INPUT MATERIAL -
▬▬▬▬▬▬▬▬▬▬

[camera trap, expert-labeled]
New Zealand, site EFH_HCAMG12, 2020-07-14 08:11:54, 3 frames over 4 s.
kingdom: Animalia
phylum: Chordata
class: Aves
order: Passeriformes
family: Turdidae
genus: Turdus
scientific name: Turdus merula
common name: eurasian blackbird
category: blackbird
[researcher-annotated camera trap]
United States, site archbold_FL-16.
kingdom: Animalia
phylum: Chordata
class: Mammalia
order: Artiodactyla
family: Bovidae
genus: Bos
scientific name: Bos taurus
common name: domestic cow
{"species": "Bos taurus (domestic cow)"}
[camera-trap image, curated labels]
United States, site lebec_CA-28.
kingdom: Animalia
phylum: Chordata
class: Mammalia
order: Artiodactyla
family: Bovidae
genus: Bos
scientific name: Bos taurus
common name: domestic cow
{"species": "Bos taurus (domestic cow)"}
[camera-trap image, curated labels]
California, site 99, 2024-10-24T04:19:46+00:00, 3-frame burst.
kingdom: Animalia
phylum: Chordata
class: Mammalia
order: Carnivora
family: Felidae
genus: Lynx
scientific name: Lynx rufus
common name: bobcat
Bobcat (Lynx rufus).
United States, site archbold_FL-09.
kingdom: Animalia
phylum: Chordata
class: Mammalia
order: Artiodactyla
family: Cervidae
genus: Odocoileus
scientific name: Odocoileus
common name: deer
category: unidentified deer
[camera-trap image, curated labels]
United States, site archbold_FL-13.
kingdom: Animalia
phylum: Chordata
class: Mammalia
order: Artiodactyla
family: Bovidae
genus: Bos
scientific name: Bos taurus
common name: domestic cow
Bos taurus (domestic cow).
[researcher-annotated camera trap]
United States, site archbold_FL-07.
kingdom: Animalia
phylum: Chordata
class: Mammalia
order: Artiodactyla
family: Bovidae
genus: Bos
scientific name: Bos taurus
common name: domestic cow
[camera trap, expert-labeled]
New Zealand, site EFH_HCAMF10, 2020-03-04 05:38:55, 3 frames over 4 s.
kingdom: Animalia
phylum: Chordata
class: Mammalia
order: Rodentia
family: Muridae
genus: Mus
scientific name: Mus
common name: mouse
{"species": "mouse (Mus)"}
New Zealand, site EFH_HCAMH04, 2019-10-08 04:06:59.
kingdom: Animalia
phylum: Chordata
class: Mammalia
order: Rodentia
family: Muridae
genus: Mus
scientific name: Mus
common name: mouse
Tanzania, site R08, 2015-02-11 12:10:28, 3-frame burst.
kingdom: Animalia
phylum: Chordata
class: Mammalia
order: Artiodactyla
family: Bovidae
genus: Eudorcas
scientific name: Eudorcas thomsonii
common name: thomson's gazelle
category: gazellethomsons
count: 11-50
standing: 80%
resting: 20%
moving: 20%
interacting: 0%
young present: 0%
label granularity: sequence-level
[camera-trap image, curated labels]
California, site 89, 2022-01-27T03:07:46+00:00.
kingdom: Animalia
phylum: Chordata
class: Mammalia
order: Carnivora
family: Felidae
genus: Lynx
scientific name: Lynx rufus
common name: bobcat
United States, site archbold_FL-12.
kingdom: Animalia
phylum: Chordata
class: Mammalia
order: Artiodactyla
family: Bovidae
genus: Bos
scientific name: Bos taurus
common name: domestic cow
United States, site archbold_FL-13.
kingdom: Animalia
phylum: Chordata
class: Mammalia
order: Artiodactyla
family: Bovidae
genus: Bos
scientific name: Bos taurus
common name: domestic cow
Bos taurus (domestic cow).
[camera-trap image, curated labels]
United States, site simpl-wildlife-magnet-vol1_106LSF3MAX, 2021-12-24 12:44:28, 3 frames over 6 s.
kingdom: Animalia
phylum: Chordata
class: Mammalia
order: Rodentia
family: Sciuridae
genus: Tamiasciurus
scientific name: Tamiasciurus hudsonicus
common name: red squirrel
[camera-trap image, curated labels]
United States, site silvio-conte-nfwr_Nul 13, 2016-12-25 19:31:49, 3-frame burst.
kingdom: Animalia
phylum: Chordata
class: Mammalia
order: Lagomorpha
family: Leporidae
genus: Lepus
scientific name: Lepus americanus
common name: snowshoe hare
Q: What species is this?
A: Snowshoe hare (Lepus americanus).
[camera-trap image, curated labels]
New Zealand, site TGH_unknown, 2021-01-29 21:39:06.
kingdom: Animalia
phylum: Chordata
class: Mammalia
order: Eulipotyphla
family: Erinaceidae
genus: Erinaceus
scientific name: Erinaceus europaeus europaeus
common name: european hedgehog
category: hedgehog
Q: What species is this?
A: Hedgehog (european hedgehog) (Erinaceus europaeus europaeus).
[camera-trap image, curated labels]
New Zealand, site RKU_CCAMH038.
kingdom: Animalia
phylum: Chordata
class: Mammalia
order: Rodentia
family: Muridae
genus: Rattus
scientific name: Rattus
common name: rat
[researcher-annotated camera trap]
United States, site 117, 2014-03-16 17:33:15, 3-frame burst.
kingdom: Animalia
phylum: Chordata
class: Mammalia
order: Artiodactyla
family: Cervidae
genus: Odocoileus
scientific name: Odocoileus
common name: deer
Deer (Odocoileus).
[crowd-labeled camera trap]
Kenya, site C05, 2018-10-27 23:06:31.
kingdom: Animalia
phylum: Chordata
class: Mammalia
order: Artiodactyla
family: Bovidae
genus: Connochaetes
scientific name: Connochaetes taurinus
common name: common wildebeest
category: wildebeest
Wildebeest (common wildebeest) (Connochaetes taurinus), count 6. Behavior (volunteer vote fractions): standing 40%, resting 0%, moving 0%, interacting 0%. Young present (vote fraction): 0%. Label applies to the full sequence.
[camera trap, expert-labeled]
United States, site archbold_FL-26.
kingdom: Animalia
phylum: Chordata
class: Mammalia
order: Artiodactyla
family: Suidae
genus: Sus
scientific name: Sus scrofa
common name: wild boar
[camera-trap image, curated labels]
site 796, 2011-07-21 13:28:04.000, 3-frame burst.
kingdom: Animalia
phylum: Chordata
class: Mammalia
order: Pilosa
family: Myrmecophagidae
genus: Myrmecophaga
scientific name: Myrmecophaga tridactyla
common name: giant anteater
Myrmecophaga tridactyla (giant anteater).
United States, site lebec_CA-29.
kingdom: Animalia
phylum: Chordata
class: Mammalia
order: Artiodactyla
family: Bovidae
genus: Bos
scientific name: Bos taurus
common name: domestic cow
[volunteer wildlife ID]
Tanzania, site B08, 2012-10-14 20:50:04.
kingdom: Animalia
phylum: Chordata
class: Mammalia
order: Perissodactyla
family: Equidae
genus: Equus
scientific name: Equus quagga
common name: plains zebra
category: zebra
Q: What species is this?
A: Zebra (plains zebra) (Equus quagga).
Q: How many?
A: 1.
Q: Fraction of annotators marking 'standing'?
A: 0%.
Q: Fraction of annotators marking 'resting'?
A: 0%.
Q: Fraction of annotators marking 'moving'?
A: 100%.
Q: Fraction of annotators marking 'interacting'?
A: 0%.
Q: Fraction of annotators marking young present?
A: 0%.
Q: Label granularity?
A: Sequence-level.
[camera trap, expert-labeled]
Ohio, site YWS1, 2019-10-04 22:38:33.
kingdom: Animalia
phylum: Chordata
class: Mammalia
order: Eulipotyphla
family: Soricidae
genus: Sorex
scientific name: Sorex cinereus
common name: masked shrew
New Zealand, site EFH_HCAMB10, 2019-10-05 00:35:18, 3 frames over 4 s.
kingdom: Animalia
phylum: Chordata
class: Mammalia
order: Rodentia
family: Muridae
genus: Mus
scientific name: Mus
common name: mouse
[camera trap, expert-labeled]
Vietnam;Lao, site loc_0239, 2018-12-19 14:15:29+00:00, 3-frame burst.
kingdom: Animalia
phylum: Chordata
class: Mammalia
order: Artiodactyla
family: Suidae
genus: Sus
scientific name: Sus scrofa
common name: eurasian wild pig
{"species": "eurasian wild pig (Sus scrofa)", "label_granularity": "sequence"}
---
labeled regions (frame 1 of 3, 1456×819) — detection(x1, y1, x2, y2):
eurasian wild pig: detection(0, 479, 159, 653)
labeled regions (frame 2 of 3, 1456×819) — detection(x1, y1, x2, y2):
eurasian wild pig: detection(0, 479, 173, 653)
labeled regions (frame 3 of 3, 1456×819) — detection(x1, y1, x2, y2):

▬▬▬▬▬▬▬▬▬▬

TASK PROMPT - Above are the records; from them, give again exactly the lines from the one containing "United States, site archbold_FL-07." to the one containing "common name: thomson's gazelle", both lines included, and nothing more.

ANSWER BELOW -
United States, site archbold_FL-07.
kingdom: Animalia
phylum: Chordata
class: Mammalia
order: Artiodactyla
family: Bovidae
genus: Bos
scientific name: Bos taurus
common name: domestic cow
[camera trap, expert-labeled]
New Zealand, site EFH_HCAMF10, 2020-03-04 05:38:55, 3 frames over 4 s.
kingdom: Animalia
phylum: Chordata
class: Mammalia
order: Rodentia
family: Muridae
genus: Mus
scientific name: Mus
common name: mouse
{"species": "mouse (Mus)"}
New Zealand, site EFH_HCAMH04, 2019-10-08 04:06:59.
kingdom: Animalia
phylum: Chordata
class: Mammalia
order: Rodentia
family: Muridae
genus: Mus
scientific name: Mus
common name: mouse
Tanzania, site R08, 2015-02-11 12:10:28, 3-frame burst.
kingdom: Animalia
phylum: Chordata
class: Mammalia
order: Artiodactyla
family: Bovidae
genus: Eudorcas
scientific name: Eudorcas thomsonii
common name: thomson's gazelle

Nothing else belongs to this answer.